Repeat, exactly and completely, the entries shown underneath.
=======
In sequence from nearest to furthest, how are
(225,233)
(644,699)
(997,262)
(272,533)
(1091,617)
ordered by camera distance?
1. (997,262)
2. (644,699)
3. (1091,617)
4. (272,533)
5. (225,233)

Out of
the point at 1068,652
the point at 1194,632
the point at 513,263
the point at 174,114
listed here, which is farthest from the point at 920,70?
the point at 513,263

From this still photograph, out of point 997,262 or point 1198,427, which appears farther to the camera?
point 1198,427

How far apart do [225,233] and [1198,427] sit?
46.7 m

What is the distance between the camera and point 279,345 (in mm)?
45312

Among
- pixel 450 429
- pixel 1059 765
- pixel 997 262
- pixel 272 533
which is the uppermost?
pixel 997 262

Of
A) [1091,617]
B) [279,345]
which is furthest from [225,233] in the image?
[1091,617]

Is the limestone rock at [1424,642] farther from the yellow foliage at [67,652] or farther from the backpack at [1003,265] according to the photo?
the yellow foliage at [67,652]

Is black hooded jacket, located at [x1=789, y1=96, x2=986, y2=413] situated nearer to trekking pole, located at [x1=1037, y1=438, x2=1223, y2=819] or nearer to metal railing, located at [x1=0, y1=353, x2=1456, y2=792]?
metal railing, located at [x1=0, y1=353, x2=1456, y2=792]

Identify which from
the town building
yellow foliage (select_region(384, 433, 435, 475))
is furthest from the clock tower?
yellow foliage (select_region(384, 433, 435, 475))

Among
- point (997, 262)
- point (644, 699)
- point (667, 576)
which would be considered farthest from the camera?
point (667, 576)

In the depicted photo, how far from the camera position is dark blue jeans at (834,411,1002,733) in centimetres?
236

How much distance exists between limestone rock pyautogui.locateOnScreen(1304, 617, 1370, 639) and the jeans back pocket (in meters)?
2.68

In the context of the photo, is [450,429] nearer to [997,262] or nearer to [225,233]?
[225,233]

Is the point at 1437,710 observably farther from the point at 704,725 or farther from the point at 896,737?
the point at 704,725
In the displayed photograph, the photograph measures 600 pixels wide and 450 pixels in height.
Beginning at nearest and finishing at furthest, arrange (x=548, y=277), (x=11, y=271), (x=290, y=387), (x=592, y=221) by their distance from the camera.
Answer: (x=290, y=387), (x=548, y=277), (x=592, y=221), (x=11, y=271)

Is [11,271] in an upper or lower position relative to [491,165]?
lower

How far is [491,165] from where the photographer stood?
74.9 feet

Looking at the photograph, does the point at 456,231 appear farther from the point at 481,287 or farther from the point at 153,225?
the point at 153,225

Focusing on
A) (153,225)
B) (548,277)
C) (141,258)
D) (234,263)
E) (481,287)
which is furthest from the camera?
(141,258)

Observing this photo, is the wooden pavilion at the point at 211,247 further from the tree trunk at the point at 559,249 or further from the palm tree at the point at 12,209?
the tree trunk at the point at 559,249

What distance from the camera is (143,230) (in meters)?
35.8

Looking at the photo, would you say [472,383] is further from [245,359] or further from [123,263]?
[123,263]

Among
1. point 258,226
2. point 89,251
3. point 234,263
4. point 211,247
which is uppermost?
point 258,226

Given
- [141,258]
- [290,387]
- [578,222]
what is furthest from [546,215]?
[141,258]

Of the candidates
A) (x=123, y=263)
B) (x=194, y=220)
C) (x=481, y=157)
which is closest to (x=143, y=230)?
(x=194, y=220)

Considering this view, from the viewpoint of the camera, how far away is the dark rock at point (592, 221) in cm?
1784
=======
Answer
In sequence from nearest to furthest, how are
(225,233)
(644,699)
(997,262)
(272,533)
(1091,617)
ordered by camera distance?
1. (997,262)
2. (644,699)
3. (1091,617)
4. (272,533)
5. (225,233)

Out of
the point at 1068,652
the point at 1194,632
the point at 513,263
the point at 174,114
listed here, which is farthest from the point at 920,70?
the point at 513,263

From this still photograph, out of point 997,262 or point 1198,427, which appears farther to the camera?
point 1198,427

How far apart do [225,233] and [1198,427] sit?
46.7 m

What is the distance between the camera and point 279,345 (in mm)?
45312

Among
- pixel 450 429
- pixel 1059 765
- pixel 997 262
- pixel 272 533
which is the uppermost?
pixel 997 262

Of
A) [1091,617]
B) [279,345]
which is furthest from [225,233] in the image?
[1091,617]

Is the limestone rock at [1424,642] farther from the yellow foliage at [67,652] or farther from the backpack at [1003,265] according to the photo?
the yellow foliage at [67,652]

Is black hooded jacket, located at [x1=789, y1=96, x2=986, y2=413] situated nearer to trekking pole, located at [x1=1037, y1=438, x2=1223, y2=819] or nearer to metal railing, located at [x1=0, y1=353, x2=1456, y2=792]?
metal railing, located at [x1=0, y1=353, x2=1456, y2=792]

Identify which from
the town building
yellow foliage (select_region(384, 433, 435, 475))
is furthest from the clock tower?
yellow foliage (select_region(384, 433, 435, 475))

Among
- point (997, 262)
- point (644, 699)
- point (667, 576)
which would be considered farthest from the camera?
point (667, 576)

In the depicted photo, how far from the camera position is dark blue jeans at (834,411,1002,733) in centimetres?
236

How much distance exists between limestone rock pyautogui.locateOnScreen(1304, 617, 1370, 639) and the jeans back pocket (in meters)?
2.68

In the context of the photo, is [450,429] nearer to [997,262] or nearer to [225,233]?
[225,233]

Is the point at 1437,710 observably farther from the point at 704,725 or farther from the point at 896,737?
the point at 704,725
In the displayed photograph, the photograph measures 600 pixels wide and 450 pixels in height.
Beginning at nearest and finishing at furthest, arrange (x=548, y=277), (x=11, y=271), (x=290, y=387), (x=592, y=221) by their distance from the camera.
Answer: (x=290, y=387), (x=548, y=277), (x=592, y=221), (x=11, y=271)

Is [11,271] in an upper or lower position relative to [491,165]?
lower

How far is [491,165] from where the photographer stood?
74.9 feet

Looking at the photograph, does the point at 456,231 appear farther from the point at 481,287 or farther from the point at 153,225?
the point at 153,225

Focusing on
A) (153,225)
B) (548,277)
C) (141,258)
D) (234,263)
E) (481,287)
which is furthest from the camera?
(141,258)

Observing this photo, is the wooden pavilion at the point at 211,247 further from the tree trunk at the point at 559,249 or further from the palm tree at the point at 12,209?
the tree trunk at the point at 559,249

What distance from the camera is (143,230) (in meters)?
35.8

Looking at the photo, would you say [472,383] is further from [245,359] or further from [123,263]?
[123,263]

Among
1. point 258,226
2. point 89,251
3. point 234,263
4. point 211,247
which is uppermost?
point 258,226

Given
- [141,258]
- [290,387]
- [578,222]
what is furthest from [546,215]?
[141,258]

Of the candidates
A) (x=123, y=263)
B) (x=194, y=220)
C) (x=481, y=157)
which is closest to (x=143, y=230)?
(x=194, y=220)

Considering this view, from the viewpoint of the camera, how far away is the dark rock at point (592, 221) in cm?
1784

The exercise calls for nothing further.